Off-thread rendering
Created: 10.9.2015Here's what we have to work with:
- You can only call graphics APIs from a single, dedicated thread. It applies everywhere: DirectX, OpenGL, HTML5's canvas.
- Calling "End, go ahead and render" is a non-busy blocking call that waits for the GPU, so the core can do whatever it wants in the meantime.
- Starting a thread takes more time than rendering a frame - 30-200ms as opposed to a single frame - 15ms @ 60FPS.
With that in mind there is one simple trick we can use to speed up your game right now - render on a dedicated thread.
Ingredients
-
A persistent thread (launch on startup, kill on exit). On-demand
std::async
doesn't cut it because of the startup time, which is a shame - promises would be very useful here. - Render instruction data structure - for 2D it could be a struct with a bitmap reference, position, rotation and so on. But generally, we want to replicate and serialize the graphics API calls.

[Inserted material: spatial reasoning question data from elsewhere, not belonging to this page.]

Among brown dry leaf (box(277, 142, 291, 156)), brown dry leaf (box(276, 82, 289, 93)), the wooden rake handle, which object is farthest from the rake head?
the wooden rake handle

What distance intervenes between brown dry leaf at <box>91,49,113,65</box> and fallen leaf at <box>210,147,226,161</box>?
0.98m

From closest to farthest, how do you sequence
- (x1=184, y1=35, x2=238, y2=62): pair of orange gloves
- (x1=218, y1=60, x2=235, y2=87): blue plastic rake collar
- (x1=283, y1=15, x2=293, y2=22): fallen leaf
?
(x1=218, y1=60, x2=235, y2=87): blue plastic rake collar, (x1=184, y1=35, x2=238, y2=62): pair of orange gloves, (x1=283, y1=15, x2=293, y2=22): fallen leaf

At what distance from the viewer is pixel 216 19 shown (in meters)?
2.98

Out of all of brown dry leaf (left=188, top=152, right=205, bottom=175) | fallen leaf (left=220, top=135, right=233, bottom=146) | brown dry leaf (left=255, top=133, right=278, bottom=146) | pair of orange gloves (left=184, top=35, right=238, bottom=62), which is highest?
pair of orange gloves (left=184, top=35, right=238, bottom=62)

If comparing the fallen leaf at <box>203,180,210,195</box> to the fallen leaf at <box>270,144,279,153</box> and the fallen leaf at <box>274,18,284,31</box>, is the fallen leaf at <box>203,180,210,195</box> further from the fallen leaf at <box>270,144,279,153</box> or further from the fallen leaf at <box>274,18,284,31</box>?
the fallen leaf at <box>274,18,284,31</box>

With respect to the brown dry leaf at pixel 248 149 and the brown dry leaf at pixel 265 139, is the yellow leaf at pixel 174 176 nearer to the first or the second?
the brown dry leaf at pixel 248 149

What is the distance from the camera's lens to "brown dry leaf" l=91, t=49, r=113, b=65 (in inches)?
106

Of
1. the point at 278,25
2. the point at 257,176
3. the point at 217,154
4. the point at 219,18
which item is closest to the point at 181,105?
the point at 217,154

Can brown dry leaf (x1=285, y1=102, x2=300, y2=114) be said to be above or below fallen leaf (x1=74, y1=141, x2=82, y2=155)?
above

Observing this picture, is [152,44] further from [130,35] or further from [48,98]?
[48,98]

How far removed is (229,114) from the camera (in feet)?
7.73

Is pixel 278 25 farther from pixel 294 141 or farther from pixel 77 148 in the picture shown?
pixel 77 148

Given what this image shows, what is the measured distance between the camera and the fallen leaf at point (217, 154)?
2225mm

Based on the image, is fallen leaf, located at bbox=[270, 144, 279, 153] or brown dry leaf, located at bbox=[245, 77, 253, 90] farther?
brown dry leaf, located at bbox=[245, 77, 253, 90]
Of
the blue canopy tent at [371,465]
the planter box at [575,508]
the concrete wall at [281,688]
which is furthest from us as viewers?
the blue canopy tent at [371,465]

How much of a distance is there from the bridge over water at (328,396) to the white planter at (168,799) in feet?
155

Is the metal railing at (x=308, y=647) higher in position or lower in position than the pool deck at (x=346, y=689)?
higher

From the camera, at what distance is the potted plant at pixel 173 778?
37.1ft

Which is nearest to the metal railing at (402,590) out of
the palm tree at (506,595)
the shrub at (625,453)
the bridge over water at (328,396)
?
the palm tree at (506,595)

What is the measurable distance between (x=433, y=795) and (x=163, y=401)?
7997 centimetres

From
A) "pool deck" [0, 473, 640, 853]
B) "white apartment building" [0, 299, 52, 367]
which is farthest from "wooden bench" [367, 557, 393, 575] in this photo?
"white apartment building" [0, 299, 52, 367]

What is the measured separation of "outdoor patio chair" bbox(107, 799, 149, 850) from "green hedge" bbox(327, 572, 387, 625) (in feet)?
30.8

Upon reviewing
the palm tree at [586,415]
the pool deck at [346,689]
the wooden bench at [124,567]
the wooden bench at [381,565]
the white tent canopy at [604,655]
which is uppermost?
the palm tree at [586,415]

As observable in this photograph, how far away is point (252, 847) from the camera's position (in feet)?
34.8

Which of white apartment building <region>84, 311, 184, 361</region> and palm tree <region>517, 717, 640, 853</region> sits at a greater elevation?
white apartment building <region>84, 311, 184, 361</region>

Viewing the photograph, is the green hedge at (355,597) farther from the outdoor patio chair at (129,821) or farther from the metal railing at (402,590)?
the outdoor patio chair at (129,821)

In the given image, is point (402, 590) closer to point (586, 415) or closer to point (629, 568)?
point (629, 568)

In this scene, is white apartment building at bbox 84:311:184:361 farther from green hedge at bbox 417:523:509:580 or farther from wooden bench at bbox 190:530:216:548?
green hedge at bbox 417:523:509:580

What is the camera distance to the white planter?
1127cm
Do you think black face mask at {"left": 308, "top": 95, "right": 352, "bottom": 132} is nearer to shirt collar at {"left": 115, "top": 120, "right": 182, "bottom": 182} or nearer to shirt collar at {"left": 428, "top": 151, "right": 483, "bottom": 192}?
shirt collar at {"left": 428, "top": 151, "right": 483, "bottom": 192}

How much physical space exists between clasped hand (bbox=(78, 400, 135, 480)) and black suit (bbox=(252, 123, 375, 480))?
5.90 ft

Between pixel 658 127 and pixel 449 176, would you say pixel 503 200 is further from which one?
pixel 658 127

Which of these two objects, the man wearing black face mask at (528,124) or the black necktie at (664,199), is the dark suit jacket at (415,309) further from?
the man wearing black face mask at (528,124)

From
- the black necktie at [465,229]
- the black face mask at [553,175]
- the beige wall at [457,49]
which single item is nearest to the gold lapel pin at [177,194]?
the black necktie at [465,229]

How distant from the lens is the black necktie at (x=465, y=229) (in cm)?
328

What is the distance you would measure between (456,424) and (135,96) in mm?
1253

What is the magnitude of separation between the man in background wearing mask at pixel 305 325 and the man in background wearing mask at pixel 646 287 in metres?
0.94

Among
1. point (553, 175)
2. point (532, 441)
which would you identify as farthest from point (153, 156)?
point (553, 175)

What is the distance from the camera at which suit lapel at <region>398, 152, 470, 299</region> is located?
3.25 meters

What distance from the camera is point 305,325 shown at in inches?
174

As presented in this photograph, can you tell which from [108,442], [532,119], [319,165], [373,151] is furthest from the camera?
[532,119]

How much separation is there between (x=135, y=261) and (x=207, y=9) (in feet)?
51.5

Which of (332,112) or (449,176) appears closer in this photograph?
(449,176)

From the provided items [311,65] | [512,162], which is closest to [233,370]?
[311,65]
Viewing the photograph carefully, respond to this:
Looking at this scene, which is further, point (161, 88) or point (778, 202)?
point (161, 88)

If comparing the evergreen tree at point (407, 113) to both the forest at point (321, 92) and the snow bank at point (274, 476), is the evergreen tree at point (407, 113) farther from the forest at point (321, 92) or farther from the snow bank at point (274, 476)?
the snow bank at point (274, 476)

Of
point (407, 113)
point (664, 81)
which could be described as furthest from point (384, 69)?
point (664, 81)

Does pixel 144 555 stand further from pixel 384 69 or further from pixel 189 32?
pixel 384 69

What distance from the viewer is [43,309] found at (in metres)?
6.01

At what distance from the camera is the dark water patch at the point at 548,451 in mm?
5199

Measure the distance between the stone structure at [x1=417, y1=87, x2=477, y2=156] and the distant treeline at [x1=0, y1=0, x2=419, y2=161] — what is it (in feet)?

- 2 vectors of rendering instructions.
- A single mutex.
The flow
We process the game logic off-thread. We don't directly call the rendering API, instead fill the vector up with rendering instructions. When the game logic finishes, guarding with a mutex, we swap vectors. The main thread only renders and waits for swaps.
Advantages
- Halving frame times even in tangled, monolithic single-threaded games.
- Separation of game and graphics API code.
- Testability - because we don't have to mock, we can inspect what gets rendered.
- Establishing a base for rendering from more than just one thread. Now we can "render" from multiple off-threads and collect the results.